> ASSIGNMENT 1:
Which steps for reducing readmissions does the readmissions commentary below quote from the end of the Outpatient Surgery article? List them all.
> ASSIGNMENT 2:
In the readmissions commentary below, what was the average cost of a readmission?
PASSAGE TO READ section start
The website Outpatient Surgery featured a story about a paper from Johns Hopkins that showed almost 25% of privately insured patients undergoing colorectal surgery are readmitted within 90 days. The paper appeared in the December, 2011 issue of Diseases of the Colon and Rectum.
The story highlighted several elements of the paper including the cost of readmission, averaging about $8800 and the role of surgical site infection as a major factor.
The report about the paper fails to mention the important limitations of the study. The research was based on commercial insurance claims, not hospital charts, and some clinical information could not be obtained. Also, the number of planned readmissions, such as those for elective closure of a colostomy after emergency surgery, could not be ascertained from the database.
The Outpatient Surgery article ends with the following:
Here's how you can reduce readmissions:
Have nurses review patients' discharge plans before they leave, make follow-up appointments and review medication lists, tasks shown to prevent some return visits to the emergency department for minor concerns.
Have nurses follow up with patients by phone in the days after discharge. Those deemed at high risk for readmission should receive home visits from a nurse.
The only problem is that nowhere in the study do the authors state that the above interventions “can reduce readmissions.” What they do say is that such actions may be of use. But their research was retrospective and simply documented the problem of readmissions. The study was not designed to test whether nurses helping to plan discharges or telephoning patients can prevent readmissions.
Bottom line: Reporters who write about research studies should be careful about what conclusions they attribute to the authors.
PASSAGE TO READ section end
GIVEN DATA section start
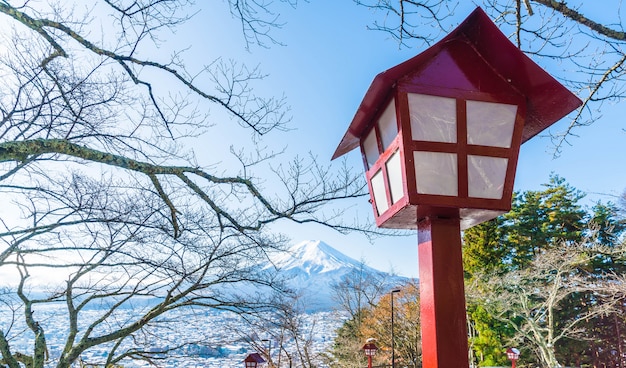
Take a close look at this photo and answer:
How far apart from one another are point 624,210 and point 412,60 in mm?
14271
GIVEN DATA section end
> ANSWER 1:
- Have nurses review patients' discharge plans before they leave.
- Have nurses make follow-up appointments.
- Have nurses review medication lists.
- Have nurses follow up with patients by phone in the days after discharge.
- Have a nurse make home visits to patients deemed at high risk for readmission.

> ANSWER 2:
About $8800.